Violência sem volta: fisiculturista é condenado pelo assassinato brutal de Marcela Luíse

Por Yone Macedo Gomes | Jornalista

Marcela Luíse de Souza Ferreira tinha 31 anos, sonhos pela frente e uma filha pequena para criar. No dia 20 de maio de 2024, a jovem perdeu a vida após dez dias de luta em um hospital de Goiânia. A causa: traumatismo craniano provocado por agressões violentas sofridas dentro da própria casa, onde deveria estar segura.

O responsável pelo crime, o fisiculturista e professor de academia Igor Porto Galvão, foi condenado nesta quinta-feira (26) a 20 anos e 6 meses de prisão em regime fechado. A sentença foi definida por júri popular no Tribunal do Júri de Aparecida de Goiânia (GO), que reconheceu o crime como feminicídio agravado por motivo fútil, meio cruel, violência de gênero e impossibilidade de defesa da vítima.

Um ciclo de violência silenciada
Relatos de vizinhos e amigos revelaram o que durante anos ficou escondido: Marcela aparecia frequentemente com hematomas e marcas de agressão, mas, como tantas mulheres, permaneceu calada. O medo, o constrangimento e a esperança de que a situação pudesse mudar impediram que ela denunciasse formalmente o agressor.

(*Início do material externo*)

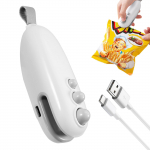 Kaasaskantav kotisulgemisseade Reach PackSeal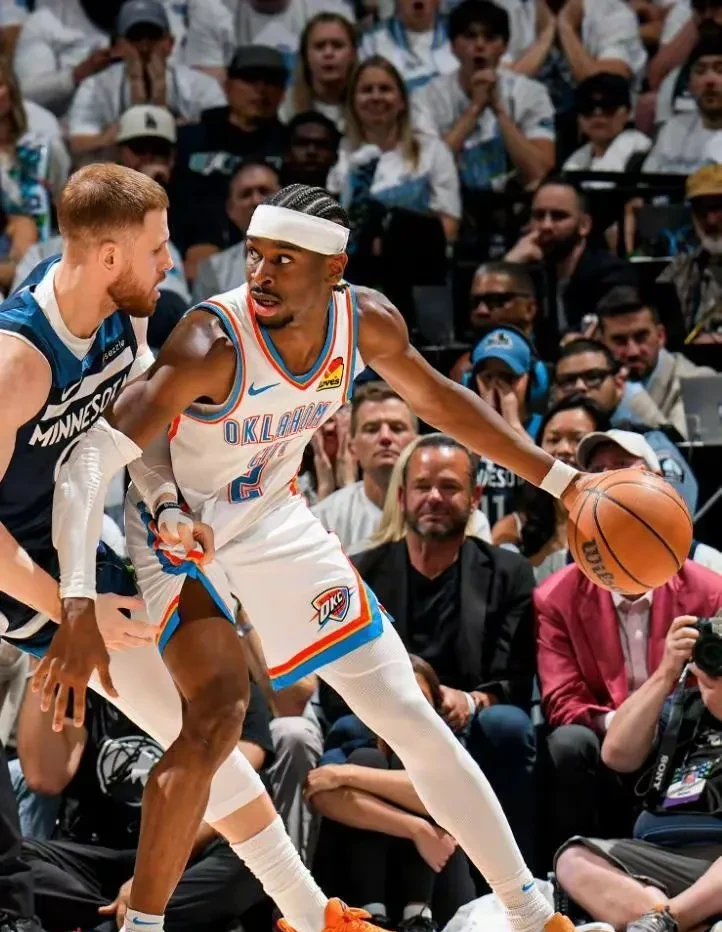 关于国际比赛日突围战来临;俄克拉荷马雷霆围绕全明星赛遗憾出局;目标明确;球队文化再被提及的信息 关于国际比赛日突围战来临;俄克拉荷马雷霆围绕全明星赛遗憾出局;目标明确;球队文化再被提及的信息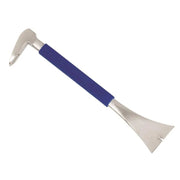Estwing EMP300G Pro-Claw Moulding Puller 300mm (12in) - EMP300G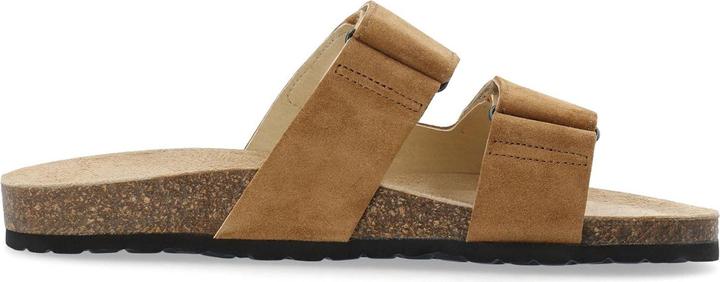 Produktbild Bianco BIALORENZO Sandalen (42)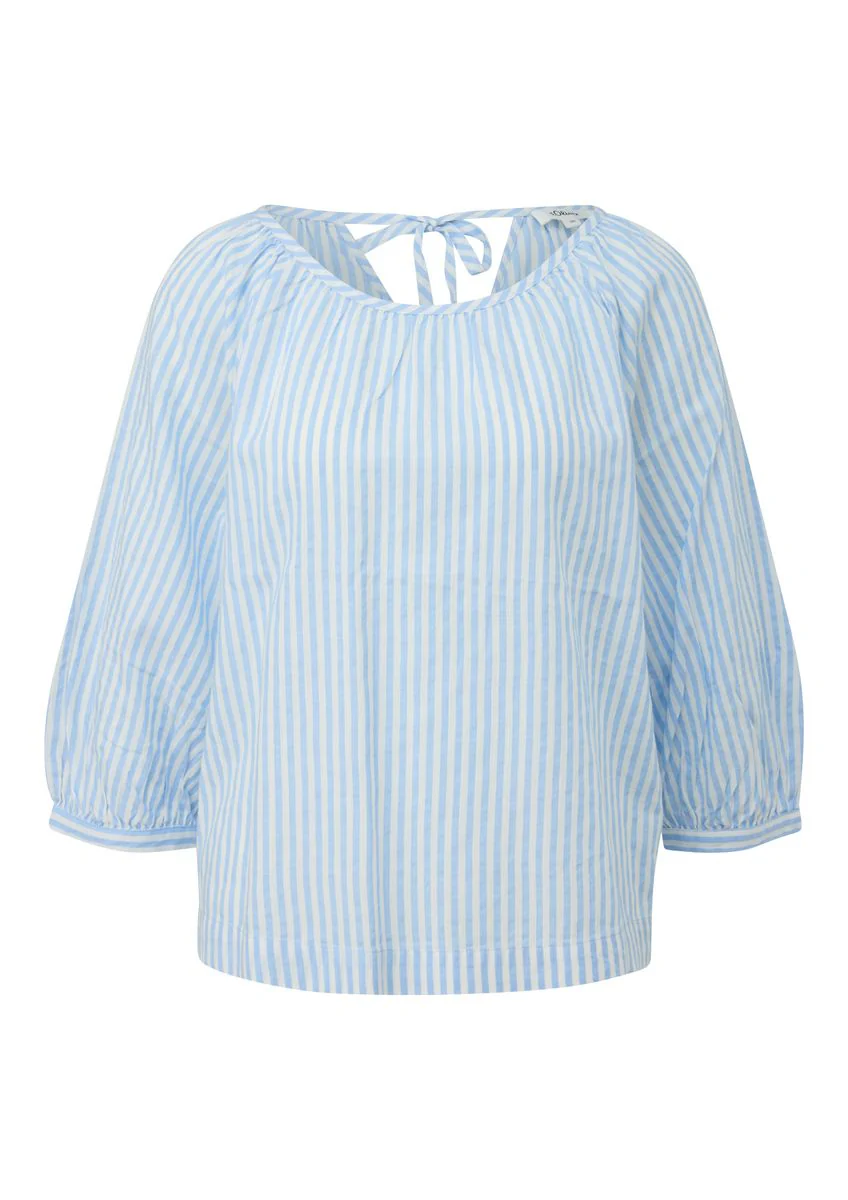 Bluse - Image 9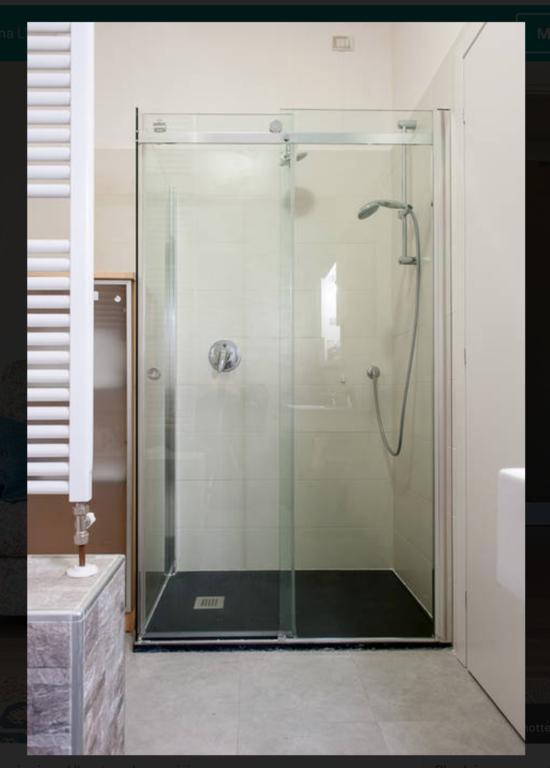 Veronaview Apartment X5 Εξωτερικό φωτογραφία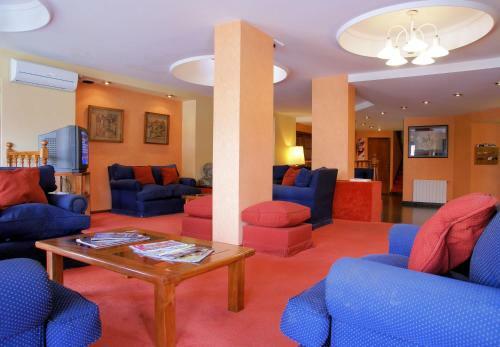 Hotel Gran International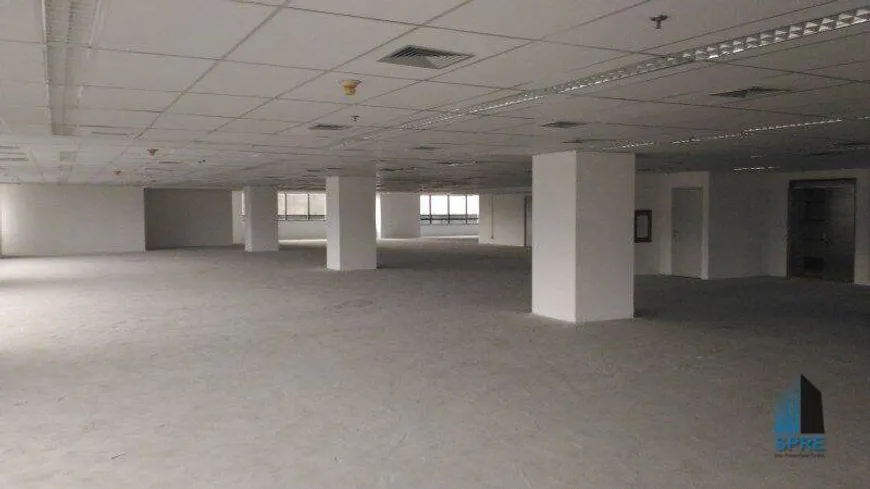 Foto 1 de Ponto Comercial para alugar, 457m² em Cidade Nova, Rio de Janeiro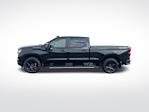 2025 Chevrolet Silverado 1500 Crew Cab 4WD Pickup for sale #D50290 - photo 3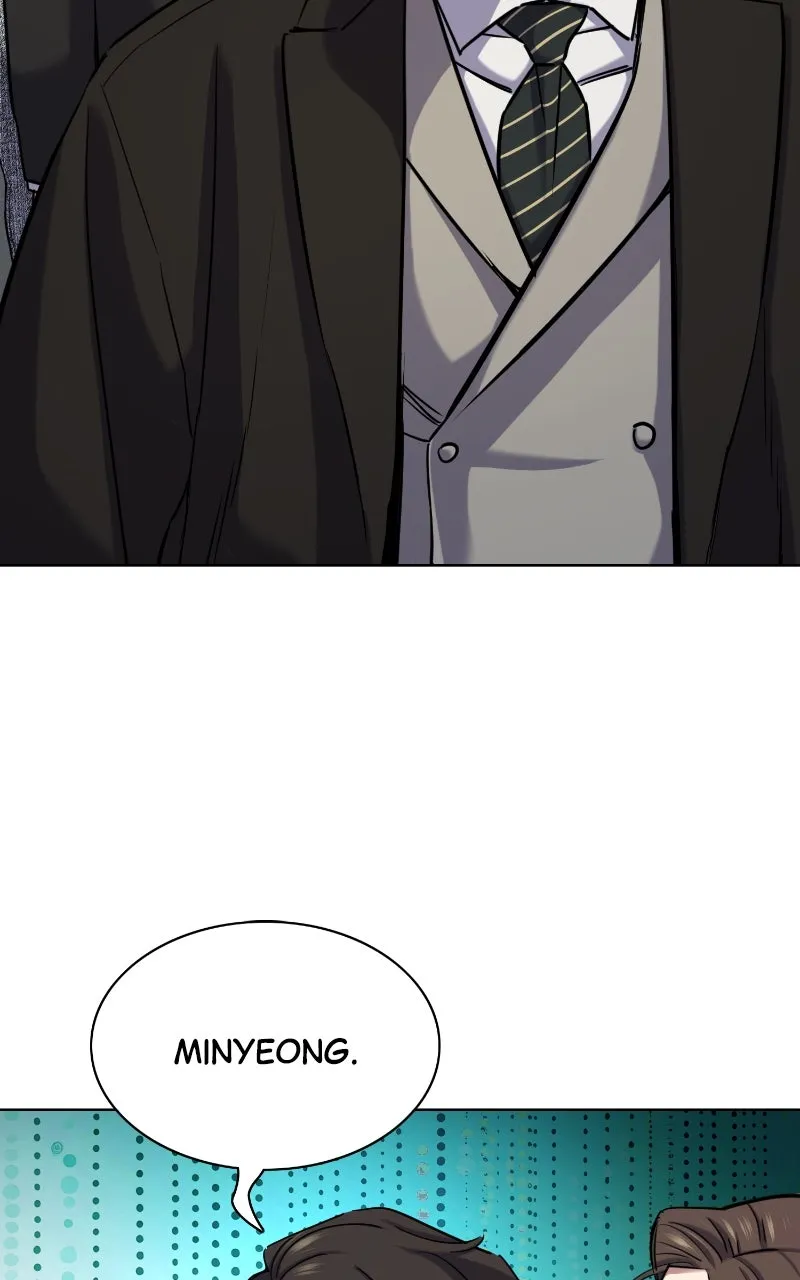 Read Reborn Rich chapter 143 image 120 on Lezhin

Na tarde de 10 de maio, após uma discussão banal, Igor teria espancado Marcela com socos e chutes. Em seguida, ao perceber a gravidade do estado dela, a banhou e a levou ao hospital, alegando um acidente doméstico. A versão, no entanto, não convenceu os médicos plantonistas, que prontamente acionaram a Polícia Civil.

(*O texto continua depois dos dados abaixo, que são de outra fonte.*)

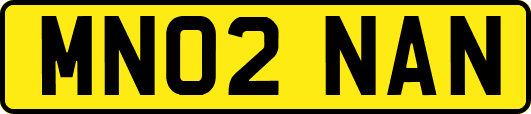 MN02NAN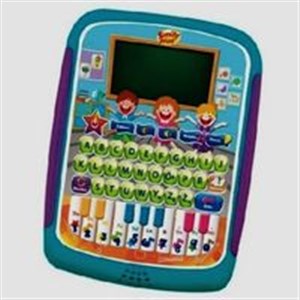 Mój pierwszy tablet to buy in Canada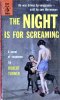 THE-NIGHT-IS-FOR-SCREAMING-1960-cove.jpg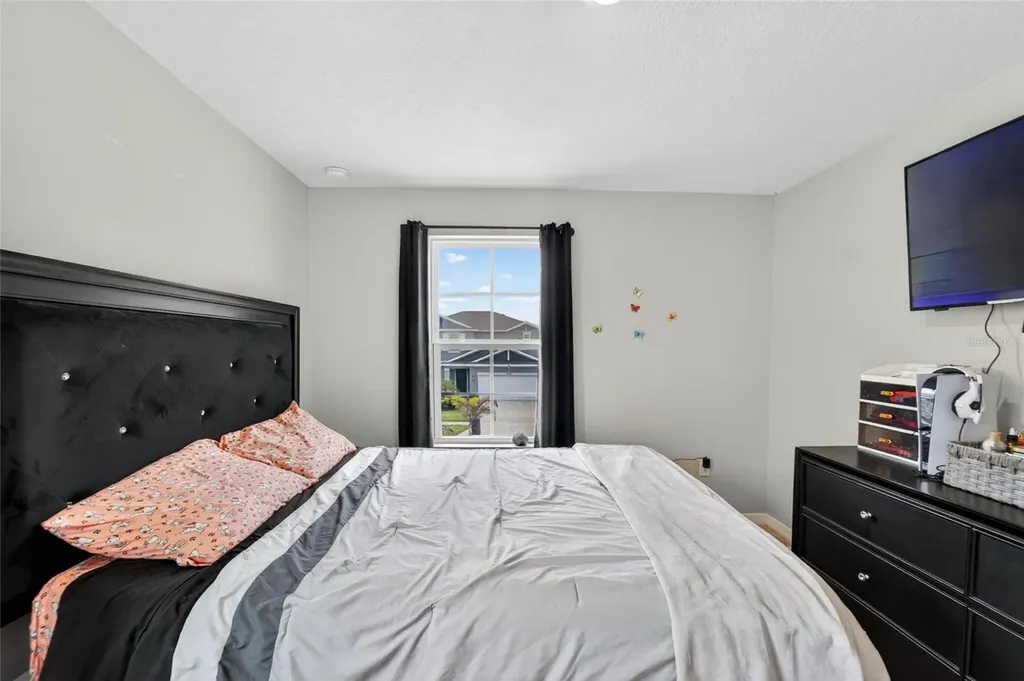13519 Palmera Vista Drive Riverview FL 33579
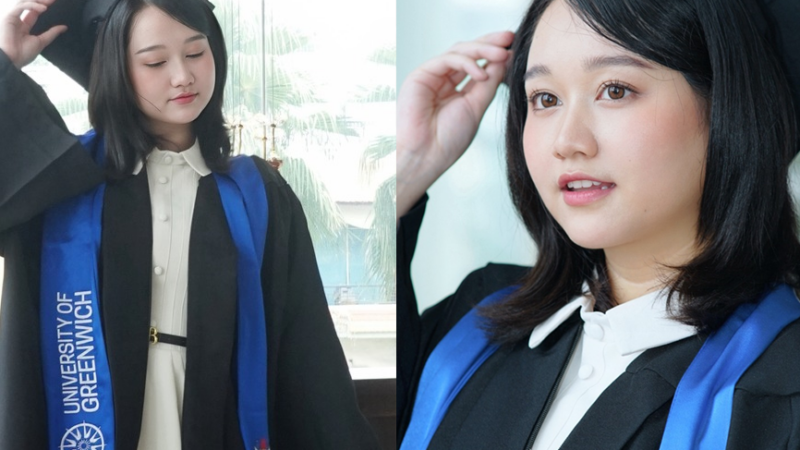 Trúc Anh – “Hà Lan” Mắt Biếc lộ diện hiện tại khiến nhiều người giật mình: Diện mạo thay đổi đến mức khó nhận ra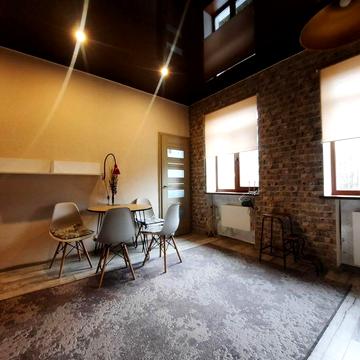 Здам 2к квартиру пров. Листяний Робоча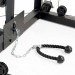 Marcy SM-4033 Smith Machine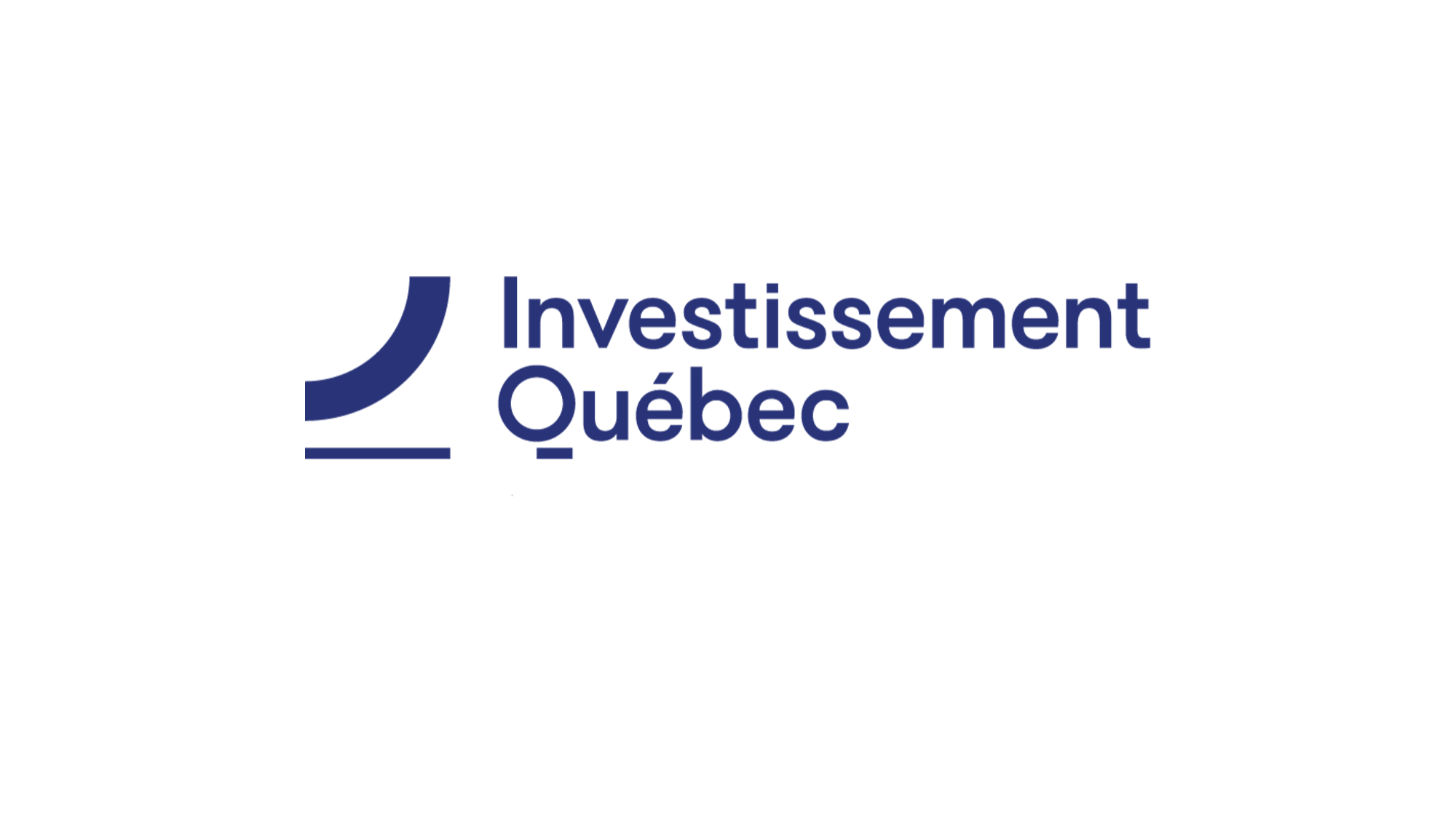 Articles - Image d'intro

O laudo do Instituto Médico Legal confirmou o traumatismo craniano, e as investigações rapidamente apontaram para o histórico de violência doméstica sofrida pela vítima.

A dor de quem fica
O crime brutal deixou uma criança menor de idade sem a mãe e devastou a família de Marcela. Na sentença, o juiz Leonardo Fleury Curado Dias destacou a desproporção física entre agressor e vítima, ressaltando a crueldade e a covardia do ato. “A brutalidade do crime e a impossibilidade de defesa da vítima agravaram a pena, além do impacto causado à filha menor, que perdeu o amparo materno”, afirmou.

Julgamento e condenação
Durante o julgamento, a defesa tentou desqualificar o crime para lesão corporal seguida de morte, mas os jurados foram unânimes ao reconhecer que Igor agiu com intenção de matar. A confissão do réu, apresentada no tribunal, reduziu a pena em seis meses, conforme previsto na legislação penal.

O magistrado determinou ainda que Igor permaneça preso e cumpra integralmente a pena em regime fechado, sem direito de recorrer em liberdade. A Justiça não estipulou indenização imediata à família, mas deixou aberta a possibilidade de ação cível para reparação futura.

Memória e justiça
O caso de Marcela é mais um retrato cruel do feminicídio no Brasil, onde milhares de mulheres perdem a vida todos os anos em situações semelhantes, quase sempre dentro do próprio lar e pelas mãos de quem dizia amá-las.

Marcela agora integra a estatística que nenhuma mulher deveria fazer parte. Sua história, marcada pela dor e pela luta silenciosa, termina com a condenação do agressor — mas deixa um alerta urgente: é preciso romper o silêncio e denunciar antes que seja tarde demais.